** Reto 1 **
Selecciona y copia cada línea de los registros de abajo en la que aparezca la palabra "appear". Distingue entre mayúsculas y minúsculas.

** Artículo **
^^^^^^^^
Es precisamente a razón de esta ‘desposesión’ desde donde nace mi postura en el debate de la prostitución.
Hace poco leí un artículo de Beatriz Ranea que abogaba por trasladar el centro del debate de la prostitución desde las prostitutas hacia la masculinidad, de tal modo que, quizá, pudiéramos superar este estado de conflicto teórico y político feminista. Me parece una propuesta interesante, como también me lo pareció el enfoque que planteaba Beatriz Jimeno al subrayar que la prostitución tiene que ver con la igualdad y no tanto con el sexo.
Pero yo, sin embargo, apunto hacia otro lado: es al cuerpo de las mujeres hacia donde debemos mirar. Cuerpos sexuados en femenino que pueden trascender las lecturas (no equivocadas) de explotación capitalista, desigualdad de género y pobreza extrema de recursos. Porque, parafraseando a Silvia Federici (2014), el cuerpo puede convertirse en un terreno de explotación pero es, al mismo tiempo, un terreno de resistencia.
Me interesa explorar el cuerpo de las mujeres como eje del debate de la prostitución porque creo que es aquí donde podemos encontrar, tal vez, formas comunes, y quizá transitorias, de abordar la problemática estructural de la explotación sexual femenina y del ejercicio de la prostitución.
En este acto exploratorio considero que es necesario hacer en primera instancia dos cosas paralelas: acotar y recolocar la prostitución en el debate y también resignificar a ‘la puta‘.
En mi opinión, debemos re-comenzar el debate separando nítidamente prostitución de explotación sexual (trata, forzamiento, vejación). Esta diferenciación creo que nos obliga a subrayar la idea de que la prostitución no es en sí misma una práctica de explotación sexual femenina, sino que son las condiciones que envuelven la prostitución las que la convierten (o no) en un instrumento de dominación.
Este es uno de los aspectos más polémicos del debate y donde se producen las primeras rupturas feministas.
Razón de más para seguir pensando.
Por otro lado, la explotación sexual femenina es una problemática incontestable y el feminismo, como ha hecho hasta hora, tiene que seguir peleando por denunciar y evitar cualquier situación de abuso, explotación, coacción o forzamiento sexual, y de cualquier tipo, que se cometa contra las mujeres.
En este razonamiento, no debe equipararse la explotación sexual de mujeres con la existencia del trabajo sexual.
Insisto en que sólo mediante este acotamiento será posible avanzar en la elaboración de políticas con un impacto positivo sobre las mujeres y sobre la igualdad.
Una vez realizada esta diferenciación es cuando, a mi modo de ver, llega el momento de plantearnos la sugerente la idea ya argumentada por otras feministas de que en la demanda masculina de prostitución se pone en práctica ese tipo de masculinidad ‘tradicional’ que tantas náuseas nos produce: el macho dominador compra prácticas sexuales realizadas por ‘los otros sujetos’ con el fin de poner en escena (a veces inconscientemente) su privilegio y su poder y satisfacer su irrefrenable necesidad de sexo.
^^^^^^^^
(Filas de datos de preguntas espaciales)
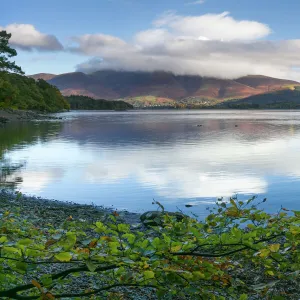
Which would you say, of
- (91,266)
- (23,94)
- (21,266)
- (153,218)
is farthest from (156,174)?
(23,94)

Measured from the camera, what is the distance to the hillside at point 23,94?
3268 inches

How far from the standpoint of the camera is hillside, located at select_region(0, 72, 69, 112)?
83000 mm

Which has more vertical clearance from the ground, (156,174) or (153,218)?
(153,218)

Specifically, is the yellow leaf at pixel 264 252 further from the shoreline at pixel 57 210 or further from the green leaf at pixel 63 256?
the shoreline at pixel 57 210

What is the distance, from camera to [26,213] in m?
17.0

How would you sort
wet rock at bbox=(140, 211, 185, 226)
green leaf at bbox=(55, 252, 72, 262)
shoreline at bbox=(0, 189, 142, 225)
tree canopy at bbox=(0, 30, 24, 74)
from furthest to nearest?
1. tree canopy at bbox=(0, 30, 24, 74)
2. shoreline at bbox=(0, 189, 142, 225)
3. wet rock at bbox=(140, 211, 185, 226)
4. green leaf at bbox=(55, 252, 72, 262)

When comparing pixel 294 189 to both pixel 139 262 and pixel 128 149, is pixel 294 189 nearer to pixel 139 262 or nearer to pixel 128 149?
pixel 139 262

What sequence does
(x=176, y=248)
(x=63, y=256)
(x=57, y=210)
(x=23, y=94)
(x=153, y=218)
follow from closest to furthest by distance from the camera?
(x=63, y=256) < (x=176, y=248) < (x=153, y=218) < (x=57, y=210) < (x=23, y=94)

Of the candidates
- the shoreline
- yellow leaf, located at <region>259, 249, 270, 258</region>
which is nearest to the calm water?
the shoreline

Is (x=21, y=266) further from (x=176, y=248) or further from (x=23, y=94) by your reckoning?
(x=23, y=94)

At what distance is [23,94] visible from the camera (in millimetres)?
143375

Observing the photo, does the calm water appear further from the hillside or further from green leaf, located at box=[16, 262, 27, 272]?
the hillside

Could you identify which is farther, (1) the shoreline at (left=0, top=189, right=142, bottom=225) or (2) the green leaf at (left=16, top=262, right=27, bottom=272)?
(1) the shoreline at (left=0, top=189, right=142, bottom=225)

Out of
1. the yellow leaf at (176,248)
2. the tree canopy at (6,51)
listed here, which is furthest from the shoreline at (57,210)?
the tree canopy at (6,51)
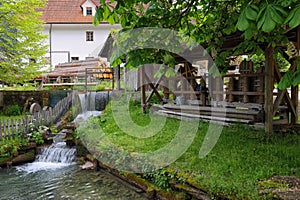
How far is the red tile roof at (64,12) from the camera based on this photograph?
1160 inches

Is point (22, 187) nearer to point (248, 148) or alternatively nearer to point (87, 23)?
point (248, 148)

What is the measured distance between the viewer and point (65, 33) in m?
29.9

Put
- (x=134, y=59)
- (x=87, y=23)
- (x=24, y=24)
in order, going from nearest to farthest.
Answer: (x=134, y=59) < (x=24, y=24) < (x=87, y=23)

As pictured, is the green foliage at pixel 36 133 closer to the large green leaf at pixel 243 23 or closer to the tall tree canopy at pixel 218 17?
the tall tree canopy at pixel 218 17

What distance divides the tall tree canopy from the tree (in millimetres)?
10375

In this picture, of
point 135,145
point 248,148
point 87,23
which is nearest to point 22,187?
point 135,145

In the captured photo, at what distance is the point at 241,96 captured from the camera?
32.9ft

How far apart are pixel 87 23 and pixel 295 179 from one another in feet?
88.9

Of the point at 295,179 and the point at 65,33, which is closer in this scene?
the point at 295,179

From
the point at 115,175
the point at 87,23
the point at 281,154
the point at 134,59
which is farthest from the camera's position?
the point at 87,23

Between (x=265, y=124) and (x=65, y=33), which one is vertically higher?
(x=65, y=33)

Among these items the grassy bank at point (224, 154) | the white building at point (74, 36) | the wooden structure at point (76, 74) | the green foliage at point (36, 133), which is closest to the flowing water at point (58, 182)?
the green foliage at point (36, 133)

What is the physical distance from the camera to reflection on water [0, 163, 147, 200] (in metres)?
7.30

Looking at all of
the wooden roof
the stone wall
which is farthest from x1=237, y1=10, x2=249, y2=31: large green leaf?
the wooden roof
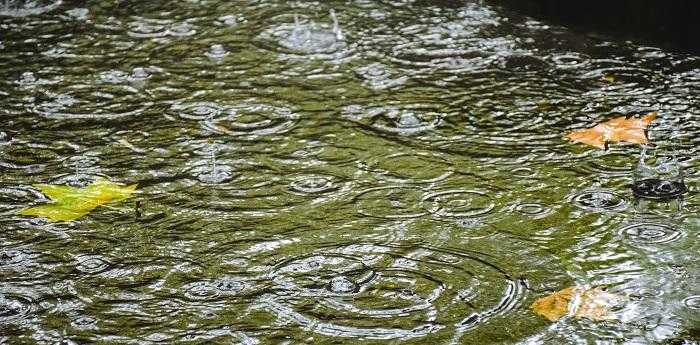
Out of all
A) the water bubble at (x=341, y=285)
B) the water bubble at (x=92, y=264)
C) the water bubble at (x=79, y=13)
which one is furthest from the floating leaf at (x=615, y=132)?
the water bubble at (x=79, y=13)

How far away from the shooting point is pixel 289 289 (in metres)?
2.64

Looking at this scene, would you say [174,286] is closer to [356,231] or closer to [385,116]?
[356,231]

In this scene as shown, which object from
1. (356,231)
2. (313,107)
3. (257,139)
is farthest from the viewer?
(313,107)

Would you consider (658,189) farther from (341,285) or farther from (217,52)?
(217,52)

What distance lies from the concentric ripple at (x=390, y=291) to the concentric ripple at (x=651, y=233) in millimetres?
408

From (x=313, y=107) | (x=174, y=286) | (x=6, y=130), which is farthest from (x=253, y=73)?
(x=174, y=286)

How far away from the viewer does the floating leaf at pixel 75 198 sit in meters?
3.13

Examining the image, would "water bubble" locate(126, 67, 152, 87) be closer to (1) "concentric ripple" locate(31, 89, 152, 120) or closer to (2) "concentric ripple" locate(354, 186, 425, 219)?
(1) "concentric ripple" locate(31, 89, 152, 120)

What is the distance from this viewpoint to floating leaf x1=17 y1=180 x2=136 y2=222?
10.3ft

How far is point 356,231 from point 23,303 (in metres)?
0.89

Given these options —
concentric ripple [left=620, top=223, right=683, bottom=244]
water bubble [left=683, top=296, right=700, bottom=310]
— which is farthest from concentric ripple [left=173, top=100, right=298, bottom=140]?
water bubble [left=683, top=296, right=700, bottom=310]

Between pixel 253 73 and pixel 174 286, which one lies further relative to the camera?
pixel 253 73

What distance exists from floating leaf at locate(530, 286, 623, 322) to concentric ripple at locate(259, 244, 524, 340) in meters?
0.07

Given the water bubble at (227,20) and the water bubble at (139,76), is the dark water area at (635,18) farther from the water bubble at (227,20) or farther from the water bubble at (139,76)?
the water bubble at (139,76)
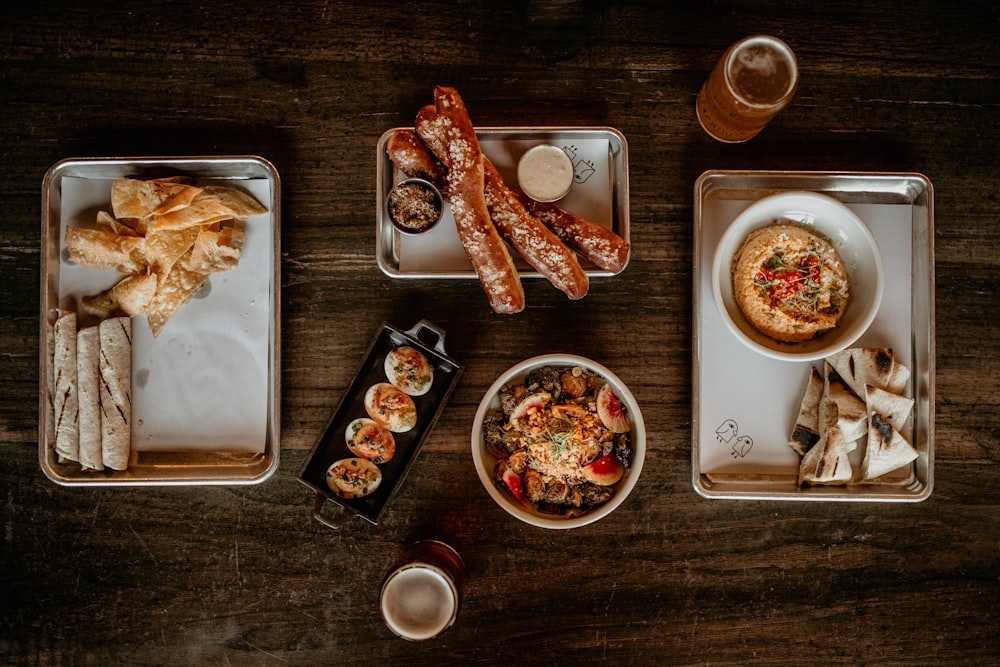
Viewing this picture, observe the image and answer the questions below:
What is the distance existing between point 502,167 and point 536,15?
1.36 feet

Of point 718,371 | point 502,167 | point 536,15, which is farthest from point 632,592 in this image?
point 536,15

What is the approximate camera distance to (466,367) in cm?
163

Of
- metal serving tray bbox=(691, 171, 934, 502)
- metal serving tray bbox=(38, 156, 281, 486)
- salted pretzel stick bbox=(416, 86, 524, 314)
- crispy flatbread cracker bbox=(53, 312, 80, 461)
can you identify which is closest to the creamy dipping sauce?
salted pretzel stick bbox=(416, 86, 524, 314)

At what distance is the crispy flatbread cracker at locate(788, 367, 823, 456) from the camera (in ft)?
5.09

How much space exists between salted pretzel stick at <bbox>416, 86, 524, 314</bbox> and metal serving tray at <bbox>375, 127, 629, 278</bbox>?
0.28ft

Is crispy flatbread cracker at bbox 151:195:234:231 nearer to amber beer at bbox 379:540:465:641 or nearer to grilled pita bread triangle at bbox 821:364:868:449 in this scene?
amber beer at bbox 379:540:465:641

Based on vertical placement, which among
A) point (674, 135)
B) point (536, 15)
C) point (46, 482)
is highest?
point (536, 15)

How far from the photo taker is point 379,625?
1.65 meters

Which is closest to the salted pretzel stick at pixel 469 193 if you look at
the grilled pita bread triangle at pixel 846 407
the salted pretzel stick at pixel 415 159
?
the salted pretzel stick at pixel 415 159

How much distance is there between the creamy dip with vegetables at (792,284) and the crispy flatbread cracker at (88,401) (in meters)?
1.57

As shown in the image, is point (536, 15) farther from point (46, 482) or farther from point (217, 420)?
point (46, 482)

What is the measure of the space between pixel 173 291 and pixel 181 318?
0.31 ft

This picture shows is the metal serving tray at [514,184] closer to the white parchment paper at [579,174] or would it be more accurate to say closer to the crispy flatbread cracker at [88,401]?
the white parchment paper at [579,174]

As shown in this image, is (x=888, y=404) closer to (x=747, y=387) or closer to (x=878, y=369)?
(x=878, y=369)
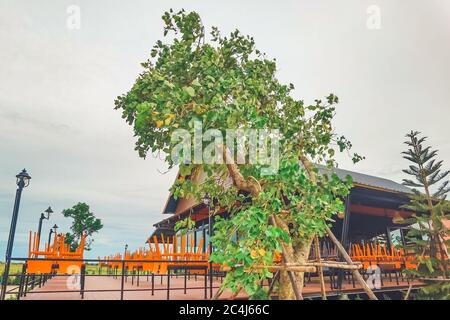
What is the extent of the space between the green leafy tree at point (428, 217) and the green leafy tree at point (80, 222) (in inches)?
1562

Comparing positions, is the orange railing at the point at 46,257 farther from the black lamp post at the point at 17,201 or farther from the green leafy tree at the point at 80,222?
the green leafy tree at the point at 80,222

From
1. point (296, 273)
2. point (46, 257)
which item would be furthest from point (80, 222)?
point (296, 273)

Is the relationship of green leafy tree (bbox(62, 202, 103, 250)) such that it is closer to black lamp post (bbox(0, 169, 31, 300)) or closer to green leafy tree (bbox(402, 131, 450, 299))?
black lamp post (bbox(0, 169, 31, 300))

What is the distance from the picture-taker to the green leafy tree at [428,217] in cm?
632

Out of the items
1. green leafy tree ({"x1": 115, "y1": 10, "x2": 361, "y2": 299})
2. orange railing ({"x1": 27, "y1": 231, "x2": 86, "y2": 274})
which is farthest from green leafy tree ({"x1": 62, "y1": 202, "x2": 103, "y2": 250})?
green leafy tree ({"x1": 115, "y1": 10, "x2": 361, "y2": 299})

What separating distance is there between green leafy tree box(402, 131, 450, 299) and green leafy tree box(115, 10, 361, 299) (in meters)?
3.21

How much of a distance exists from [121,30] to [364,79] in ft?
18.5

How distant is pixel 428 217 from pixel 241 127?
17.9ft

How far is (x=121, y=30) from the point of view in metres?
5.63

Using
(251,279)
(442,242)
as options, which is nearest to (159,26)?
(251,279)

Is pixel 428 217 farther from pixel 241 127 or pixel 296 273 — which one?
pixel 241 127

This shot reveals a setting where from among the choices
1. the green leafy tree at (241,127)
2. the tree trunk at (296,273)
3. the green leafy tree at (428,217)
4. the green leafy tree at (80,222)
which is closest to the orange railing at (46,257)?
the green leafy tree at (241,127)
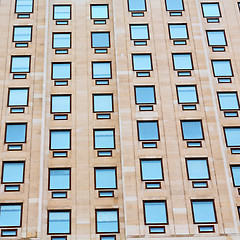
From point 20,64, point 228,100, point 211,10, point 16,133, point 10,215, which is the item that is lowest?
point 10,215

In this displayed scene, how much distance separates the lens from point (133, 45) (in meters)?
34.2

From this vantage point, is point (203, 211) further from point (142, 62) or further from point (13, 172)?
point (13, 172)

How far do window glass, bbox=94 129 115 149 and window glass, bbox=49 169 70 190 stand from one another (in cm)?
273

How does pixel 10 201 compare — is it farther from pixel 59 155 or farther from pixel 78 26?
pixel 78 26

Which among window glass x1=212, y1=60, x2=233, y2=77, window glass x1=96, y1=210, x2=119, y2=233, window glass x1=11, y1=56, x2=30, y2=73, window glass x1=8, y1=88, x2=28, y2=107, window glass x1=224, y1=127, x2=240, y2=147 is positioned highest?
window glass x1=11, y1=56, x2=30, y2=73

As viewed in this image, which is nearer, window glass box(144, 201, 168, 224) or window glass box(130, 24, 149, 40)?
window glass box(144, 201, 168, 224)

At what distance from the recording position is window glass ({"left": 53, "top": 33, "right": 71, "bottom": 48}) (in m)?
35.0

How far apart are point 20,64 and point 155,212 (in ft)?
48.3

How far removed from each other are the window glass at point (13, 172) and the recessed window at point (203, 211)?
36.2ft

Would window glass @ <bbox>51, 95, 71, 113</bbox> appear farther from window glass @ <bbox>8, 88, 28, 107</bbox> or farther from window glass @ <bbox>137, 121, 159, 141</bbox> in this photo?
window glass @ <bbox>137, 121, 159, 141</bbox>

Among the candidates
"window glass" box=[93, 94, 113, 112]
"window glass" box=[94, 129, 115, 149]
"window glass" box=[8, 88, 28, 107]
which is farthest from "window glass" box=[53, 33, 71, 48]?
"window glass" box=[94, 129, 115, 149]

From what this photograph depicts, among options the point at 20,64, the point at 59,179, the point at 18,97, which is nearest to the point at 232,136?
the point at 59,179

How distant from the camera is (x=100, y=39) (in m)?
35.4

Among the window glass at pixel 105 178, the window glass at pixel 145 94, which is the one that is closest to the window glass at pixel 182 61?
the window glass at pixel 145 94
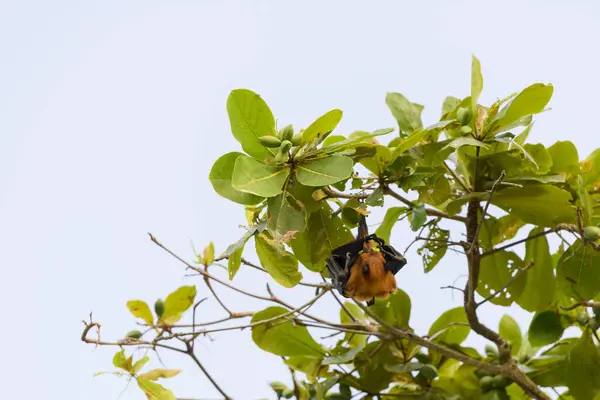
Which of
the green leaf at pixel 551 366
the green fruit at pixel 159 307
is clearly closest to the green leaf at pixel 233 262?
the green fruit at pixel 159 307

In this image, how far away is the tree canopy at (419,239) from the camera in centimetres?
94

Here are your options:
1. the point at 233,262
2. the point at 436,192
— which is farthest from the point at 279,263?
the point at 436,192

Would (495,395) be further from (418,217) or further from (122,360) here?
(122,360)

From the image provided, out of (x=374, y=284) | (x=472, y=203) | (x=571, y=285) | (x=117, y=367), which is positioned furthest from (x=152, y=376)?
(x=571, y=285)

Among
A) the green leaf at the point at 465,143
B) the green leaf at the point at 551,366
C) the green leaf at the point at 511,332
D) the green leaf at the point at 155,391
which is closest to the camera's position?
the green leaf at the point at 465,143

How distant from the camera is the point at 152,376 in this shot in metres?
1.29

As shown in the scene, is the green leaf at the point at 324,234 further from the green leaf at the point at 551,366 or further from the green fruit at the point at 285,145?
the green leaf at the point at 551,366

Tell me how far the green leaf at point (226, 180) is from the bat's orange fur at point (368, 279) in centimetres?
17

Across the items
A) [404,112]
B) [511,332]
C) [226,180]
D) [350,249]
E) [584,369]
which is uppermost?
[404,112]

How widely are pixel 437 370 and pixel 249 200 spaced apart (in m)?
0.62

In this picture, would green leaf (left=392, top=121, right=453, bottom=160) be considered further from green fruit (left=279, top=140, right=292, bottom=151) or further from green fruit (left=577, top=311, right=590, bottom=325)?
green fruit (left=577, top=311, right=590, bottom=325)

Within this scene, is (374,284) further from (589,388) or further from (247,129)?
(589,388)

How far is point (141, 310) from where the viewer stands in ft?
4.25

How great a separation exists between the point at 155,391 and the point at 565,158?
0.75 metres
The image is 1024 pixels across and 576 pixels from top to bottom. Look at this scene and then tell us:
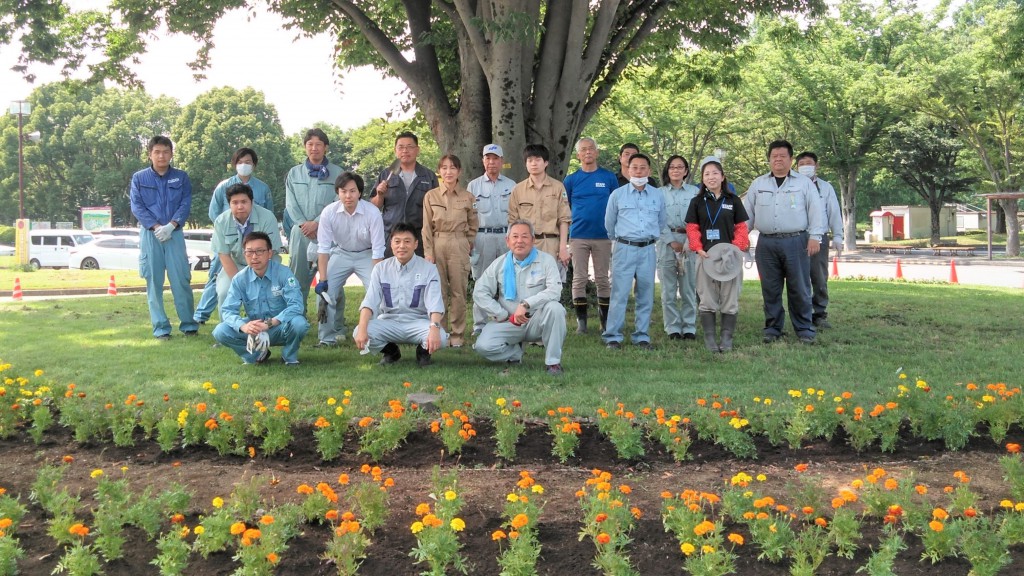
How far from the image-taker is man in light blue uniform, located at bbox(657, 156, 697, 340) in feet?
29.1

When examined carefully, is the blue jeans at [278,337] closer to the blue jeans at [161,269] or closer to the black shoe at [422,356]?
the black shoe at [422,356]

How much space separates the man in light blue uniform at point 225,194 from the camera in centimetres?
836

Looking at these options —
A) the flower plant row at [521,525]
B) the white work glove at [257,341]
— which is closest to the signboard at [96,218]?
the white work glove at [257,341]

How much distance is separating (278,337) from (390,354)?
0.97 metres

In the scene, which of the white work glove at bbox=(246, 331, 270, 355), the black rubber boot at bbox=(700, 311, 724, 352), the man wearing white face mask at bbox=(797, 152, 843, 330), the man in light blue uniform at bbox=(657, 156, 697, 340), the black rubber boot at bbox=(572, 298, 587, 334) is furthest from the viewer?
the man wearing white face mask at bbox=(797, 152, 843, 330)

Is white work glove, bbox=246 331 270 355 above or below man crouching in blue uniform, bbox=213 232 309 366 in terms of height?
below

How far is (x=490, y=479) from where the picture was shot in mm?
4293

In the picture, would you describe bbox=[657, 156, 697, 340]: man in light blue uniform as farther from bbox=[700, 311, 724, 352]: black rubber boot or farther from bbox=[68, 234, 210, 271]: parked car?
bbox=[68, 234, 210, 271]: parked car

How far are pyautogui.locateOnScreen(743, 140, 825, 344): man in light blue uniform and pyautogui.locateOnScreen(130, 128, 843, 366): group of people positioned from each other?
0.01 meters

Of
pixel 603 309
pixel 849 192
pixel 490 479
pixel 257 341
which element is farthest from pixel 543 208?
pixel 849 192

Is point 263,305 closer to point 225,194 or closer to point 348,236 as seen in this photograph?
point 348,236

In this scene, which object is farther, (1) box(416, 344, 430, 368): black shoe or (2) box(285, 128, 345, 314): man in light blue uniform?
(2) box(285, 128, 345, 314): man in light blue uniform

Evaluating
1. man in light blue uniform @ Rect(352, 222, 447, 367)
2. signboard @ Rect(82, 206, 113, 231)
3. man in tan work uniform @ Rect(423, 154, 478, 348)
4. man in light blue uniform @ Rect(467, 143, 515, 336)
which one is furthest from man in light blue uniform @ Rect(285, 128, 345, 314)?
signboard @ Rect(82, 206, 113, 231)

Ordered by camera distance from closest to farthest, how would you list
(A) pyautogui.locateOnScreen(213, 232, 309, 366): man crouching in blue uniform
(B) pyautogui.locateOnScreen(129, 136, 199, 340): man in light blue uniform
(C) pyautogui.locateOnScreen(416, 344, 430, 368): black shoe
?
(A) pyautogui.locateOnScreen(213, 232, 309, 366): man crouching in blue uniform < (C) pyautogui.locateOnScreen(416, 344, 430, 368): black shoe < (B) pyautogui.locateOnScreen(129, 136, 199, 340): man in light blue uniform
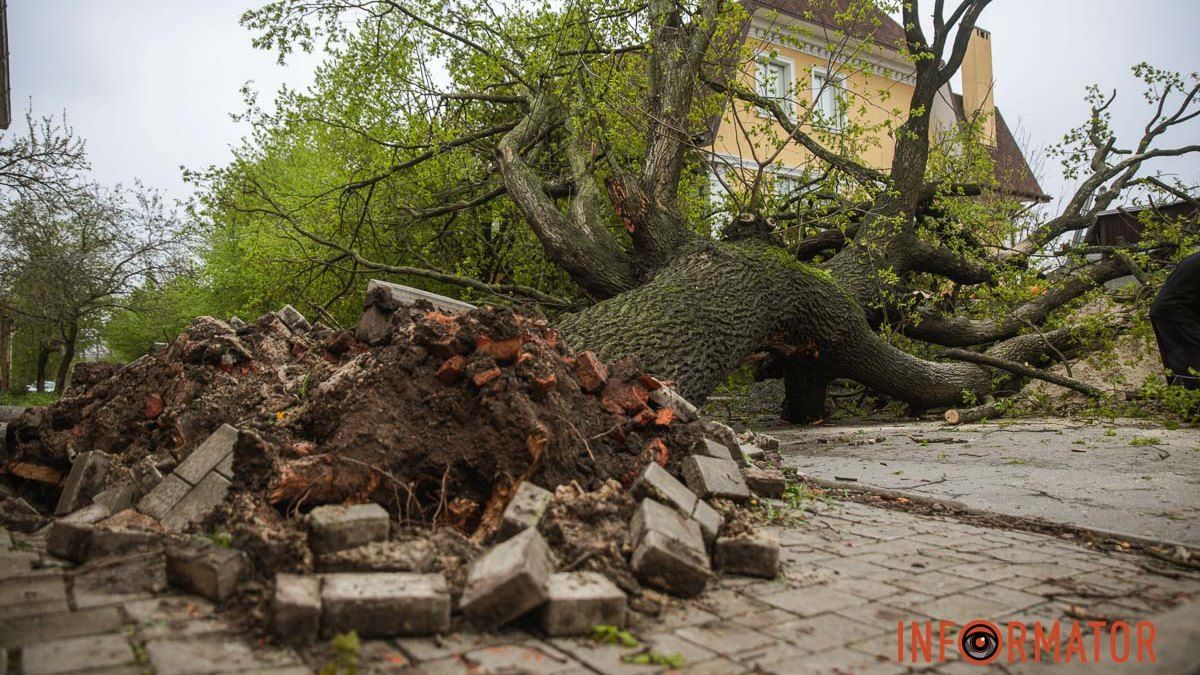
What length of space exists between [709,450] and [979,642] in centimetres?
209

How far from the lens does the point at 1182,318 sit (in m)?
7.05

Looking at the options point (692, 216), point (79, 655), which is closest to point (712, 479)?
point (79, 655)

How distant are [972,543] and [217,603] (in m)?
^^^^^^^^
** Reto 2 **
Por favor, devuelve literalmente el fragmento del artículo sobre la prostitución que comienza en las palabras "En este acto" y termina después de "a ‘la puta‘.".

** Salida completa 1 **
Observing the photo, does the calm water appear further from the hillside or further from green leaf, located at box=[16, 262, 27, 272]?
Would window glass @ <bbox>51, 95, 71, 113</bbox> appear farther from window glass @ <bbox>8, 88, 28, 107</bbox> or farther from window glass @ <bbox>137, 121, 159, 141</bbox> in this photo?

** Salida completa 2 **
En este acto exploratorio considero que es necesario hacer en primera instancia dos cosas paralelas: acotar y recolocar la prostitución en el debate y también resignificar a ‘la puta‘.